CHaRNet: Conditioned Heatmap Regression for Robust Dental Landmark Localization
Journal:
arXiv
Published Date:
Jan 22, 2025
Abstract
Identifying anatomical landmarks in 3D dental models is vital for orthodontic
treatment, yet manual placement is complex and time-consuming. Although some
machine learning approaches have been proposed for automatic tooth landmark
detection in 3D Intraoral Scans (IOS), none provide a fully end-to-end solution
that bypasses teeth segmentation, limiting practical applicability. We
introduce CHaRNet (Conditioned Heatmap Regression Network), the first fully
end-to-end deep learning framework for tooth landmark detection in 3D IOS.
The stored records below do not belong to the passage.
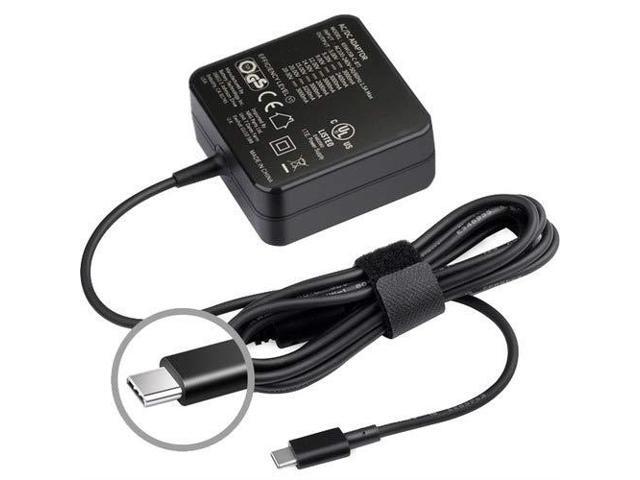 BTI AC Adapter 4X20M26268BTI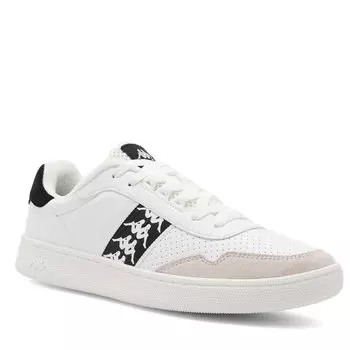 Кроссовки Kappa, белый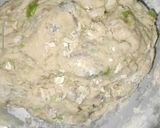 Foto langkah ke 6 dari resep Pempek Ikan Laut Ekonomis.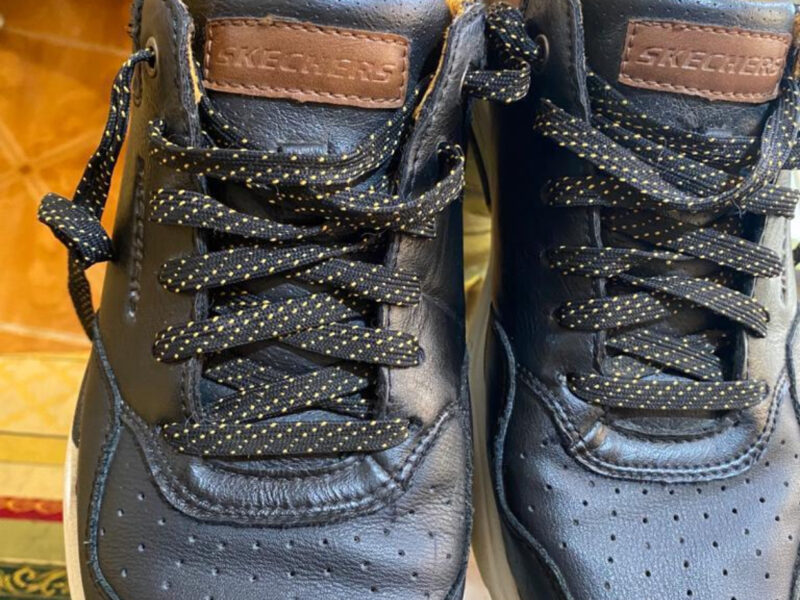 Original used good condition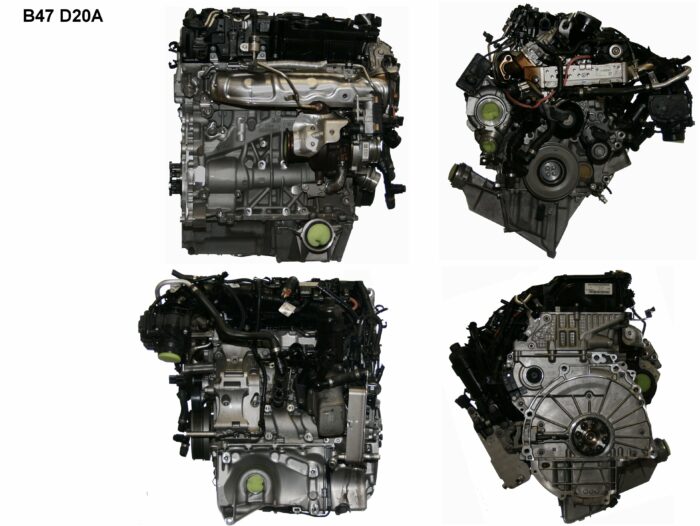 B2i1-B47-D20A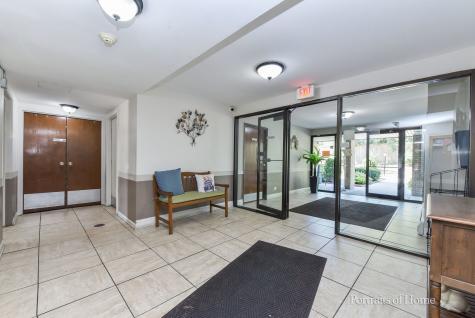 6630 South Brainard Avenue Countryside IL 60525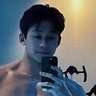 Profilbild von Mikey Tran
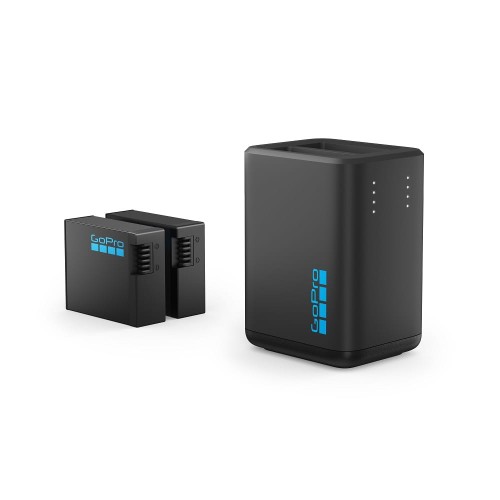 gopro-dual-charger-2x-enduro-battery-do-hero13_01.jpg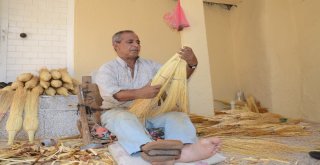 Süpürgede Yerli Ve Milli Teklifi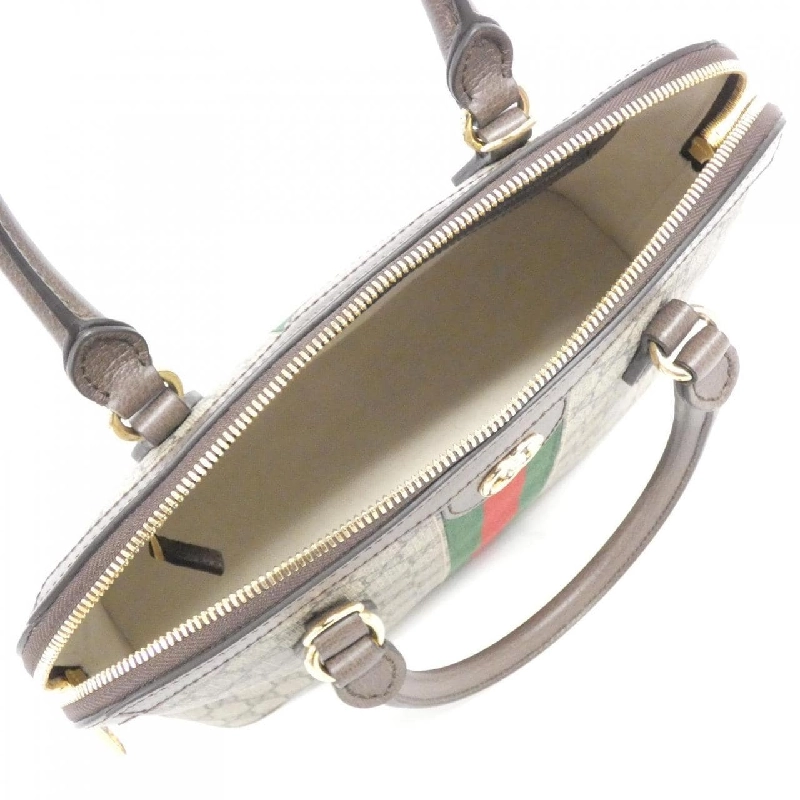【Sản phẩm mới】Gucci OPHIDIA 795258 96IWG túi 619805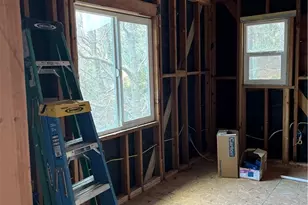 28387 Larchmont, Lake Arrowhead, CA 92352 - Photo 27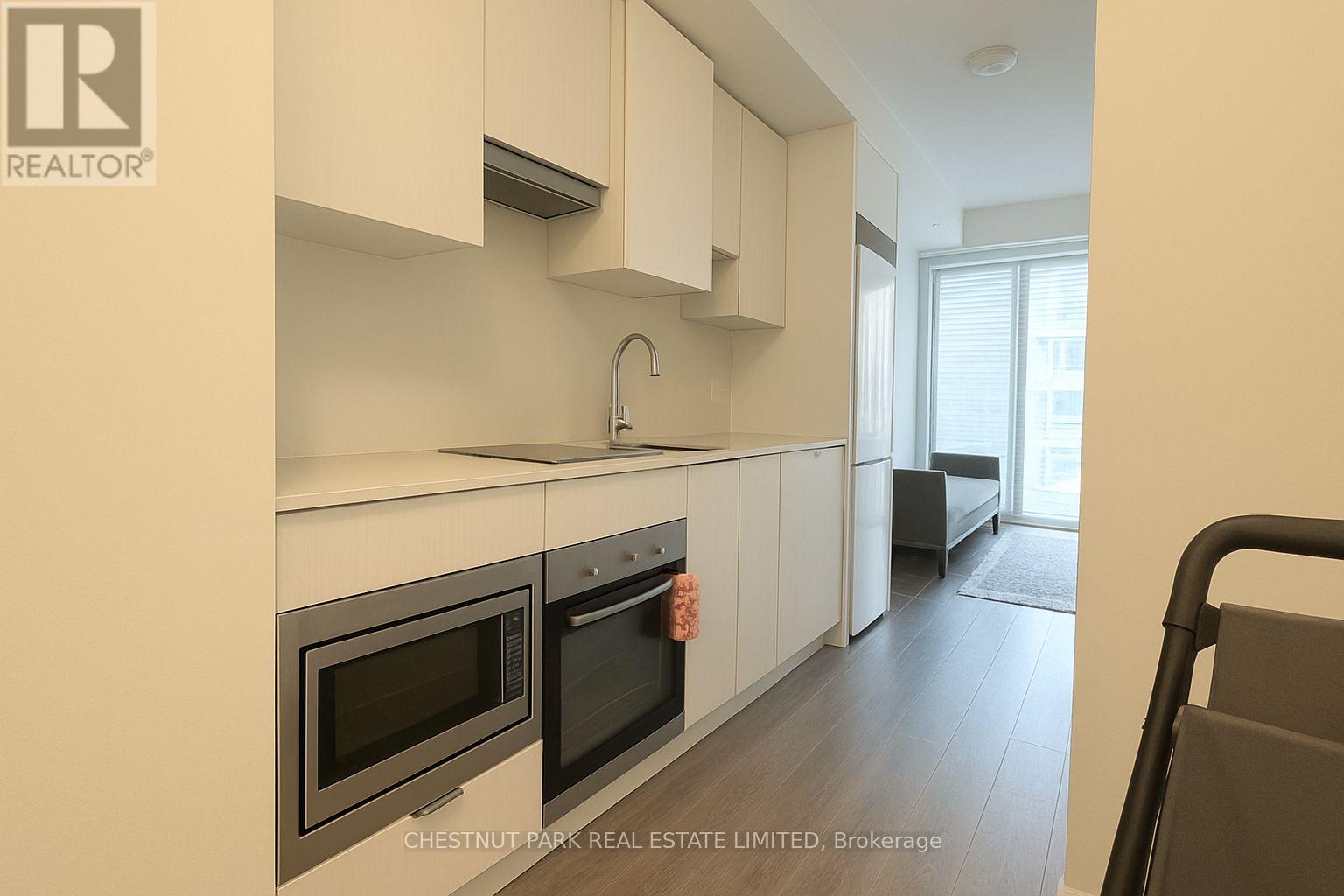 3612 - 99 BROADWAY AVENUE, Toronto, Ontario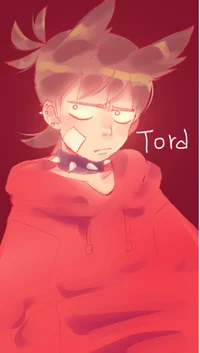 Tord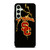 USC TROJANS LOGO NFL Samsung Galaxy S24 FE Case Cover
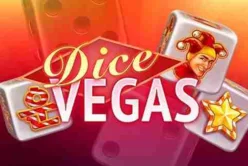 Dice Vegas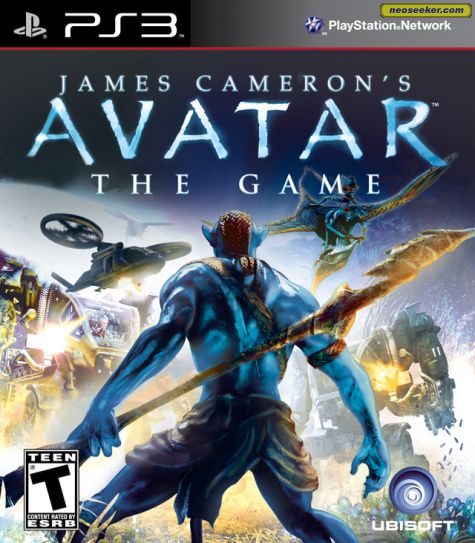 نداء لكل عشاق العاب الفيديو لأعضاء المنتدى فقط James_camerons_avatar_the_game_frontcover_large_tT8EUm2pKZcKeeP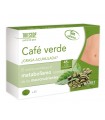 Café verde sin teína · Triestop · Eladiet · 60 Comprimidos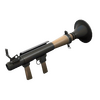 Specialized Killstreak Rocket Launcher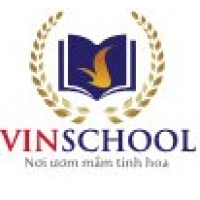 Tuyển dụng việc làm CÔNG TY CỔ PHẦN VINSCHOOL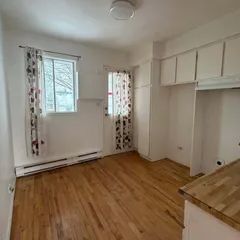 Appartement · 61 m² · Québec - Photo 4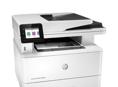 Продаю МФУ лазерное HP LaserJet Pro M426dn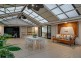 24 Broadbeach Drive, Maslin Beach SA 5170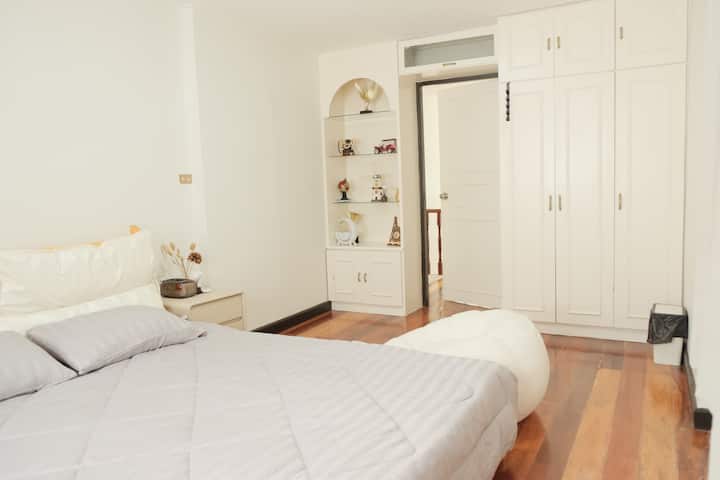 Habitación 5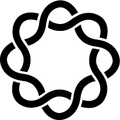 Delphi Digital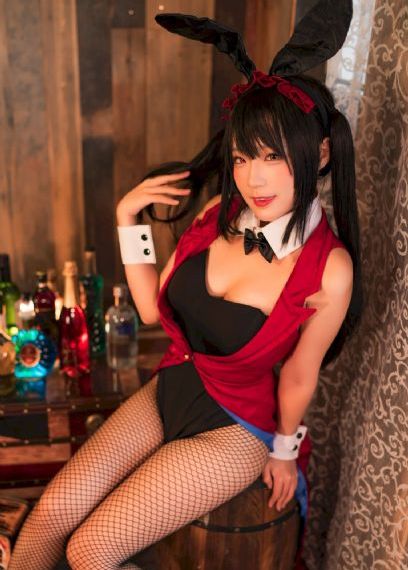 蜡笔小新第十季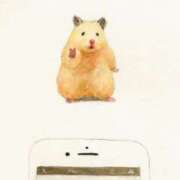 ヒメ日記 2025/05/03 12:37 投稿 なな プレジデントオアシス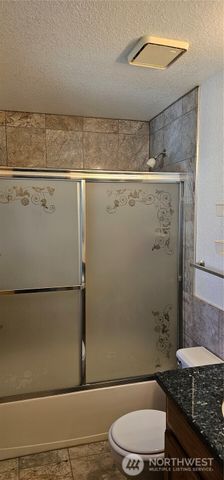 10903 Whitman Avenue N, Seattle, WA 98133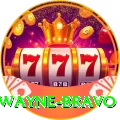 dwayne bravo Official v1.6.4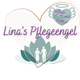Lina´s Pflegeengel GmbH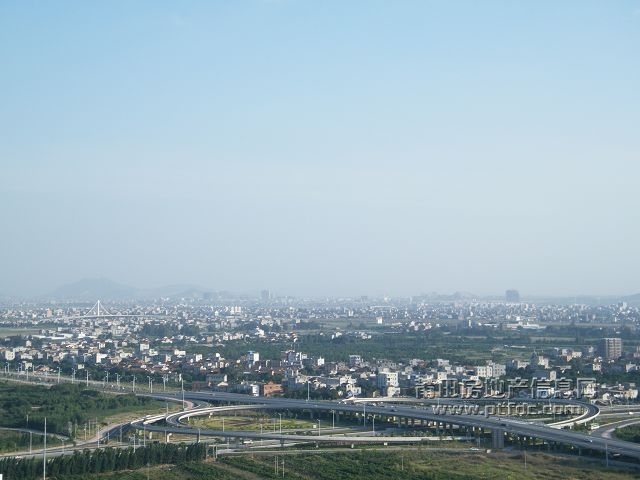 莆田32.jpg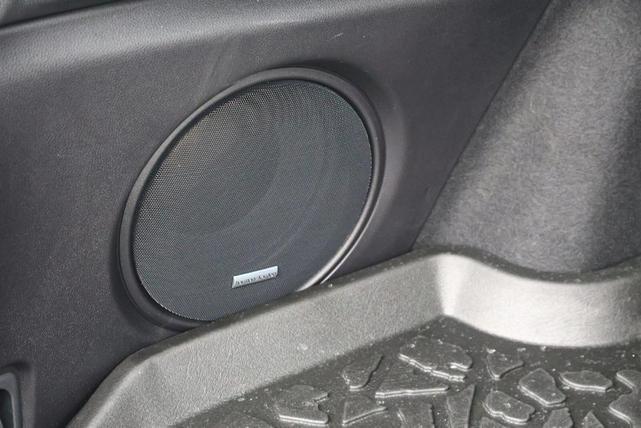 Photo of 2025 Magnetite Gray Metallic Subaru Outback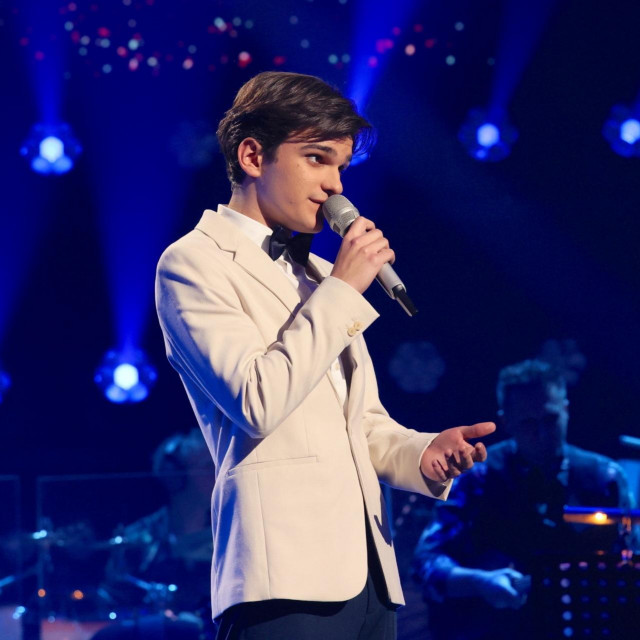 Martin Kosovec 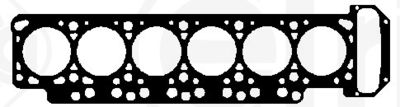Gasket, cylinder head ELRING 772.984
Unlike traditional two-stage workflows that segment teeth before detecting
landmarks, CHaRNet directly operates on the input point cloud, thus reducing
complexity and computational overhead. Our method integrates four modules: (1)
a point cloud encoder, (2) a point cloud decoder with a heatmap regression
head, (3) a teeth presence classification head, and (4) the novel Conditioned
Heatmap Regression (CHaR) module. By leveraging teeth presence classification,
the CHaR module dynamically adapts to missing teeth and enhances detection
accuracy in complex dental models. We evaluate CHaRNet using five point cloud
learning algorithms on a clinical dataset of 1,214 annotated 3D models. Both
the dataset and code will be publicly released to address the lack of open
datasets in orthodontics and inspire further research. CHaRNet achieves a Mean
Euclidean Distance Error (MEDE) of 0.51 mm on typical dental models and 1.28 mm
across all dentition types, with corresponding Mean Success Rates (MSR) of
87.06% and 82.40%, respectively. Notably, it exhibits robust performance on
irregular geometries, including models with missing teeth. This end-to-end
approach streamlines orthodontic workflows, enhances 3D IOS analysis precision,
and supports efficient computer-assisted treatment planning.